C) easily occurs. By suctioning and removing the scale according to the present invention, the cause of stress corrosion cracking can be removed, and the soundness of the furnace internal members can be maintained.

[Brief description of the drawings]

FIG. 1 is a structural view of a water jet peening apparatus according to an embodiment of the present invention.

FIG. 2 is a front view of the nozzle shown in FIG.

FIG. 3 is a schematic diagram of water injection, supply and circulation system according to an embodiment of the present invention.

FIG. 4 is a schematic view showing a situation in a clad removing operation method before peening.

FIG. 5 is a schematic diagram showing a situation in a clad removing operation method before peening.

FIG. 6 is a schematic view showing a situation in a clad removal operation method before peening.

FIG. 7 is a structural diagram showing an actual peening construction state.

FIG. 8 is a structural diagram of a nozzle.

FIG. 9 is a structural diagram of a nozzle.

FIG. 10 is a schematic diagram showing the phenomenon of underwater water jets with cavitation.

FIG. 11 is an explanatory diagram showing a stress improvement effect by water jet peening.

FIG. 12 is a structural view showing the prior art.
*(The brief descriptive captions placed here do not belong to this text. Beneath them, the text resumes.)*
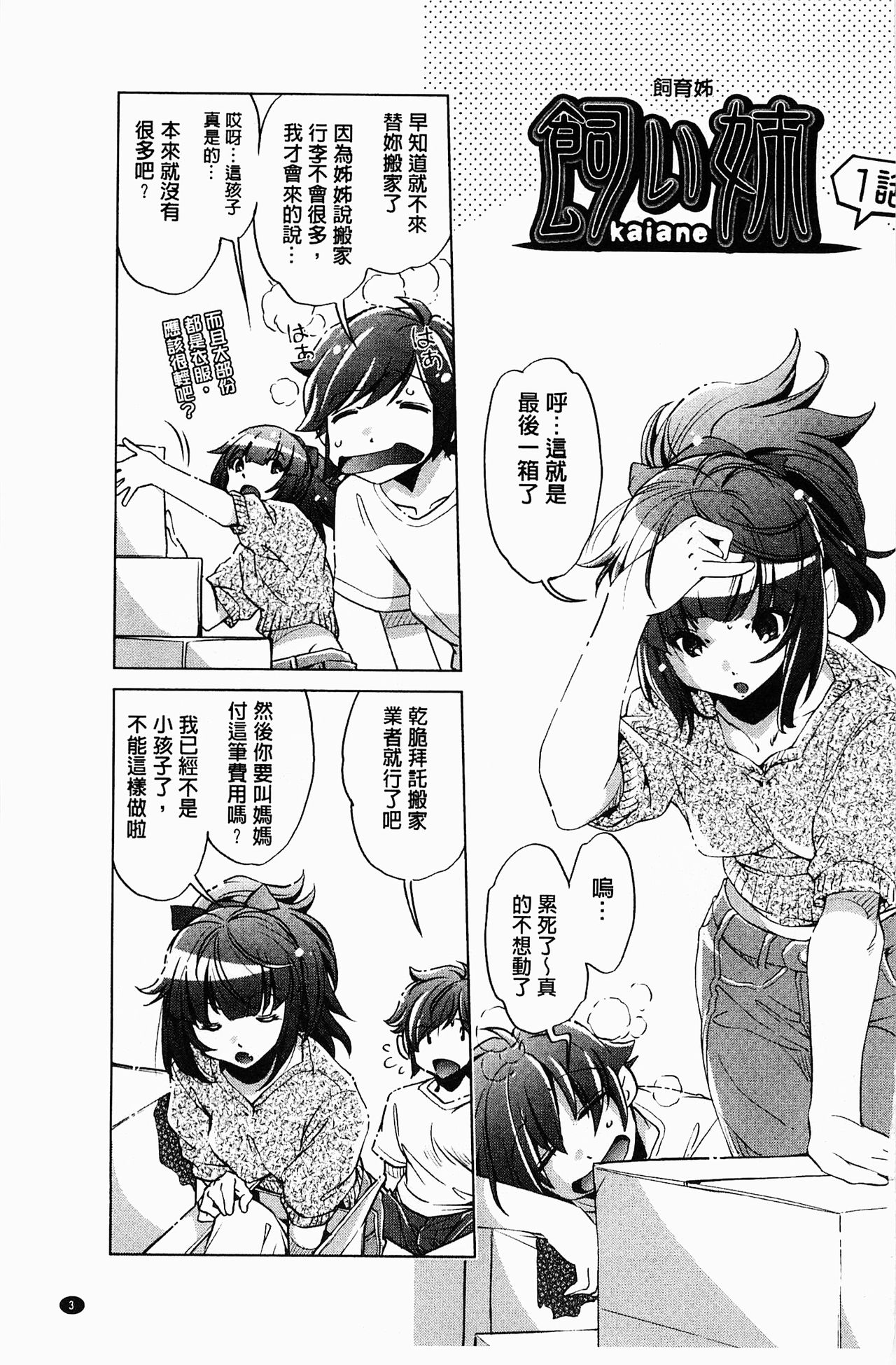 Kai Ane | 飼育姊 page 4 full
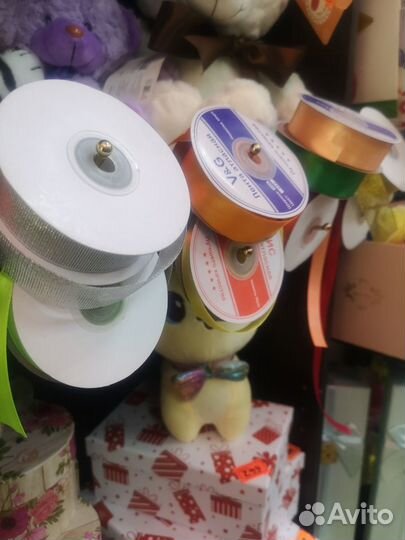 Лента подарочная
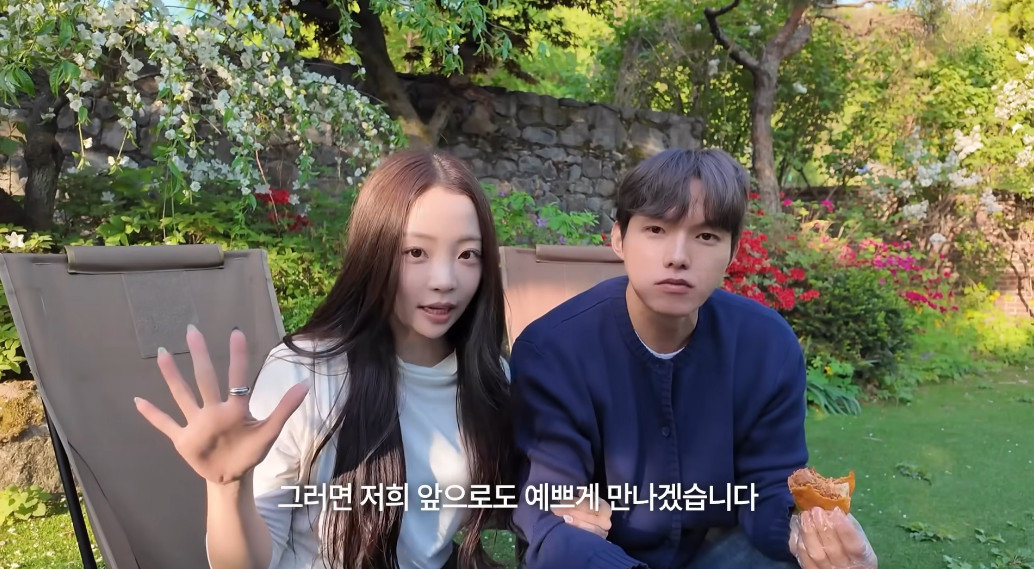 “예쁘게 만날게요”…‘환승연애4’ 곽민경♥신승용 열애 인정 [DA이슈]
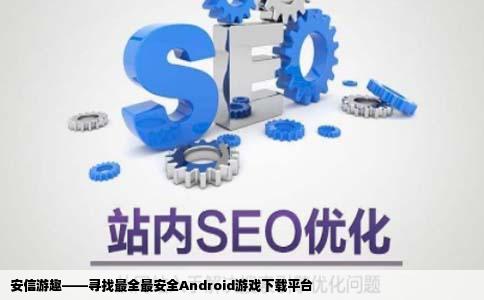 求推荐一个Android游戏比较全比较安全的网站马上下载马上能玩的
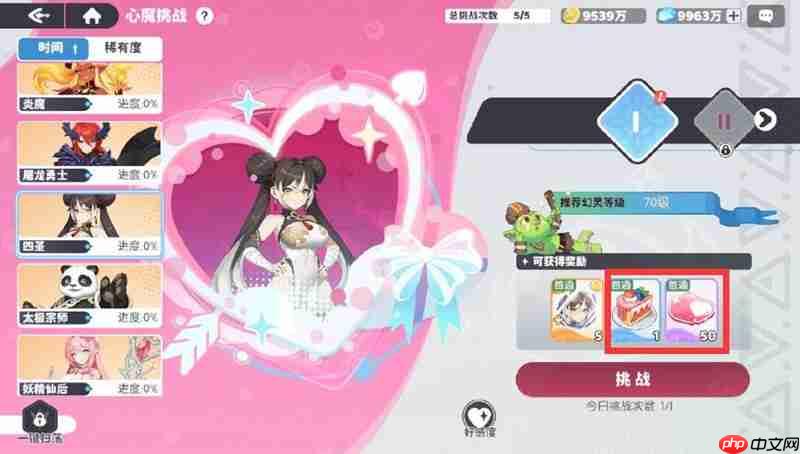 龙魂旅人好感怎么刷 好感度提升方法详细介绍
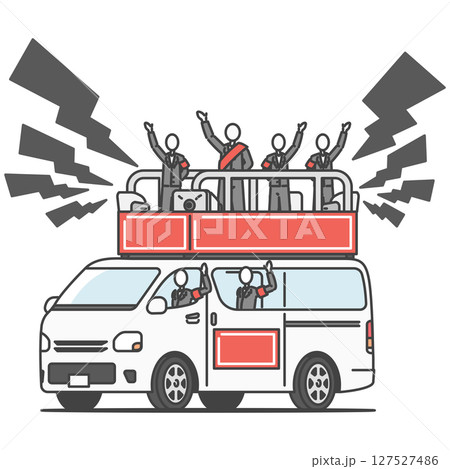 イラスト素材:大音量！選挙カー(街宣車)で演説！政治活動シーン（加工・文字入れOK）赤 127527486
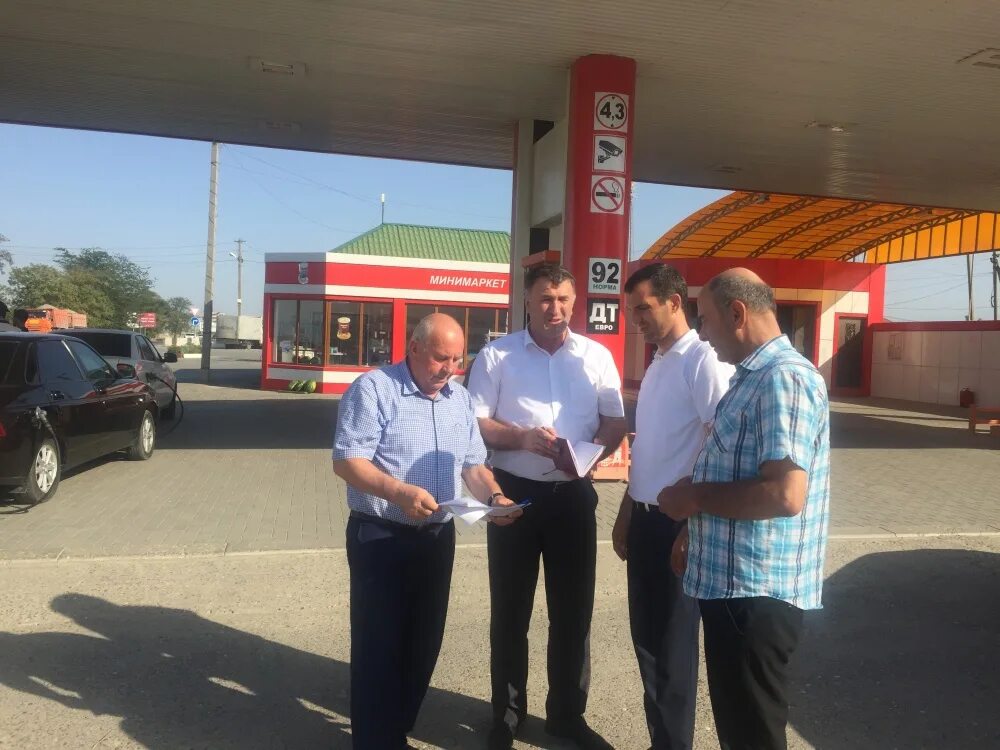 Махачкала fuel 1. Республика дагестан азс. Названия азс в дагестане. Хасавюрт заправки. Азс fuel 1 каспийск.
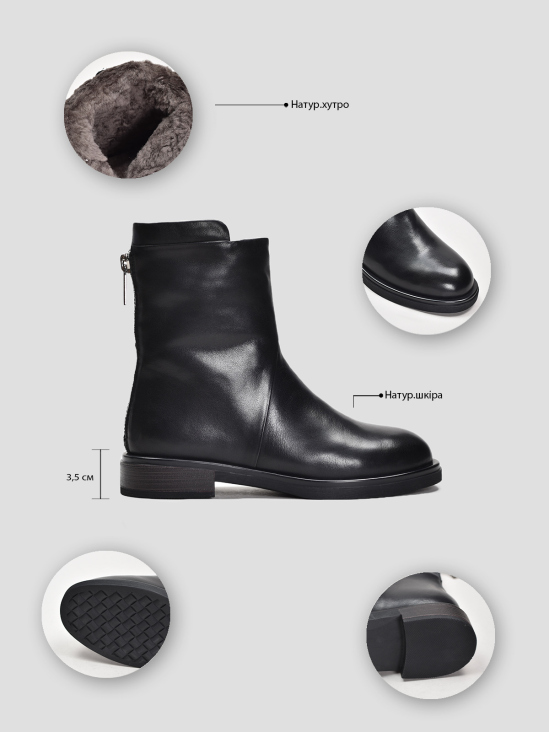 Ботинки Vitto Rossi VS000090507 цена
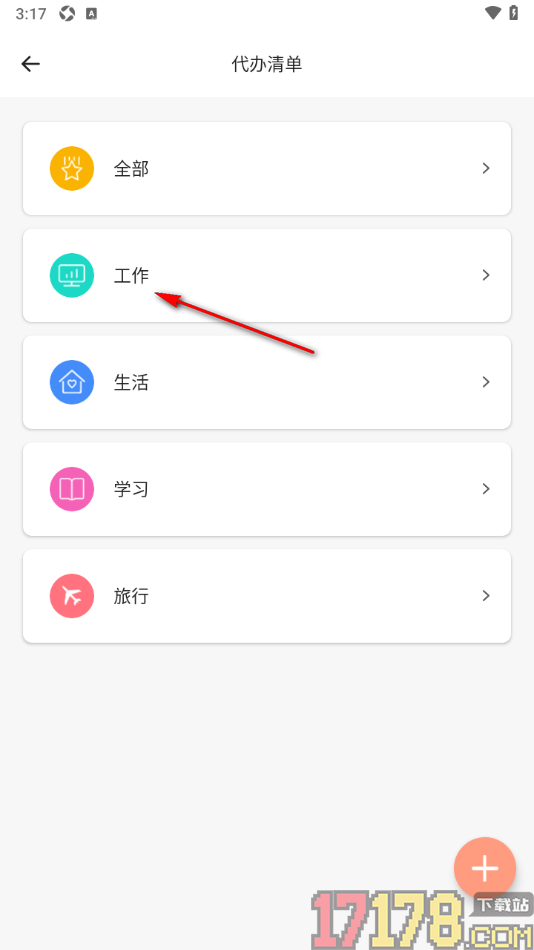 手写笔记手机版设置创建待办清单事项的方法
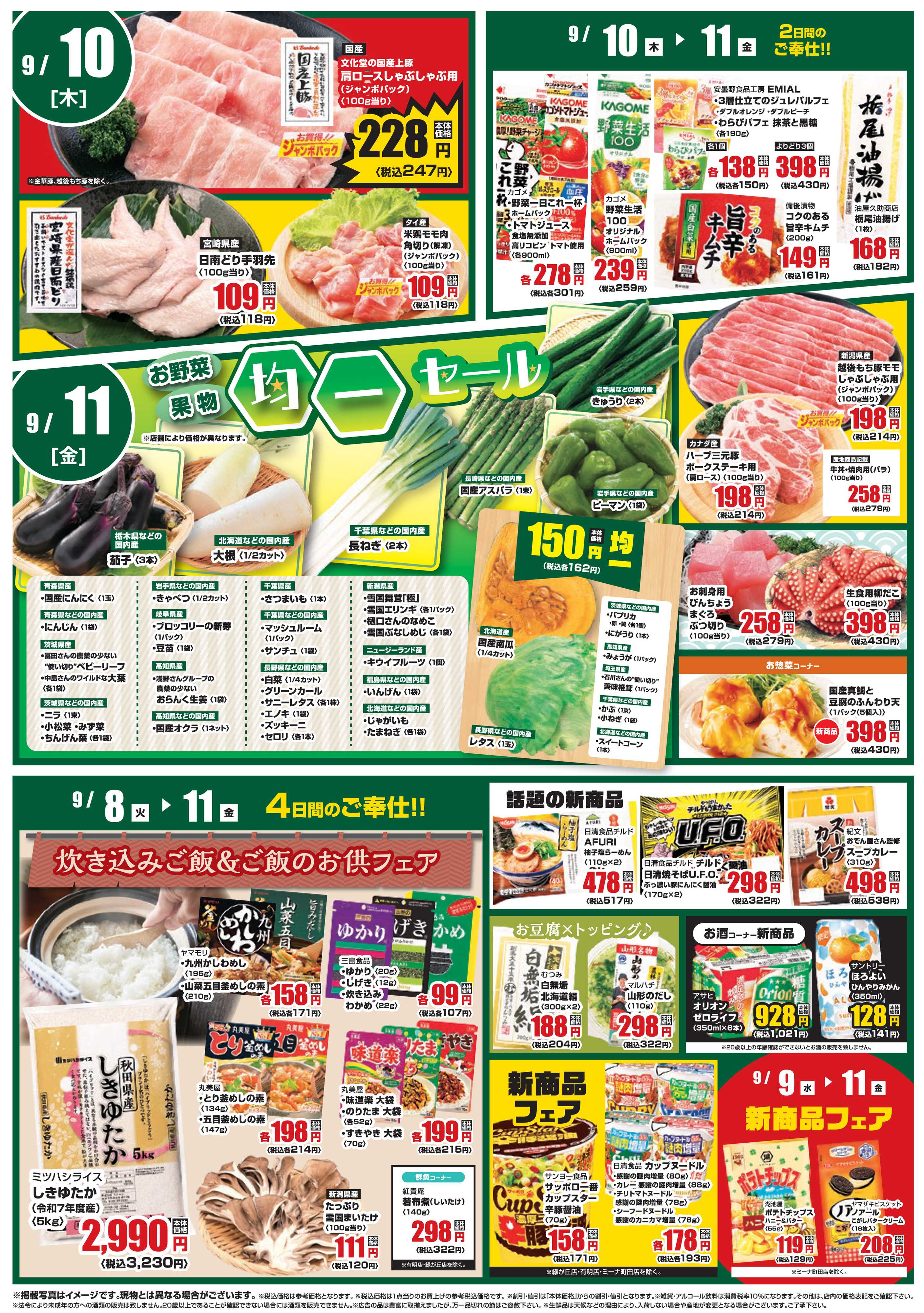 文化堂 大創業祭第２弾！！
FIG. 13 is a structural view showing another prior art.

[Explanation of symbols]

 DESCRIPTION OF SYMBOLS 1 Nozzle main body (low-speed flow path) 2 High-pressure water ejection part 3 High-pressure water 4 High-pressure water supply line 5 High-pressure water supply path 6 High-speed water jet hole 7 High-speed water jet 8 Low-speed water jet part 9 Low-pressure water 10 Low-pressure water supply line DESCRIPTION OF SYMBOLS 11 Suction water 12 Low-speed water jet 13 Suction jet 14 Processing target part (base material) 15 Processing target part (Heat affected zone) 16 Endoscope TV camera 17 Fiber probe 18 Nozzle support 19 Ambient water (environmental water) 20 High pressure pump 23 Switching valve 25 Low pressure injection pump 27 Suction pump 28 Filter 29 Water circulation line 30 Clad (oxidized scale) 36 Cavitation jet

──────────────────────────────────────────────────続 き Continued on the front page (58) Field surveyed (Int.Cl. ⁶ , DB name) B24C 1/10 B24C 1/00 B24C 5/04

Claims (5)

(57) [Claims] 1. A high-pressure water jet for peening.
Jets to remove cleaning materials and deposits
Using a nozzle that is integrally connected to the
A water stream is applied to the surface of the structure with the adhering substance removing member.
To remove the deposits adhering to the structure, and then
A peening member is used to make a water flow faster than the water flow
To generate compressive residual stress on structures
Water Jetpinin for Underwater Structures
Method . 2. The water jet peening method for underwater structures according to claim 1, wherein the jet velocity of the jet for removing the attached matter is 5 m / sec or more and less than 200 m / sec. 3. The method according to claim 1, wherein
An endoscope that puts the workpiece and the jet within the field of view
Water jet peening for underwater structure, characterized in that it has attached to. 4. A high-pressure water jet spraying member is provided at the center of the nozzle, and a ring for removing or adhering deposits is formed around the high-speed water jet spraying member. A water jet peening method for underwater structures, characterized by providing an opening. 5. A method according to claim 1 to 4, wherein, when sucking the particles which deposits Ri by the suction water flow is dispersed and suspended from the annular opening, the ejection hole that opens in the middle,
A water jet peening method for an underwater structure, characterized in that a flow rate is controlled by a bypass line and a switching valve to jet a water flow at a lower speed than a high-speed water jet used for peening.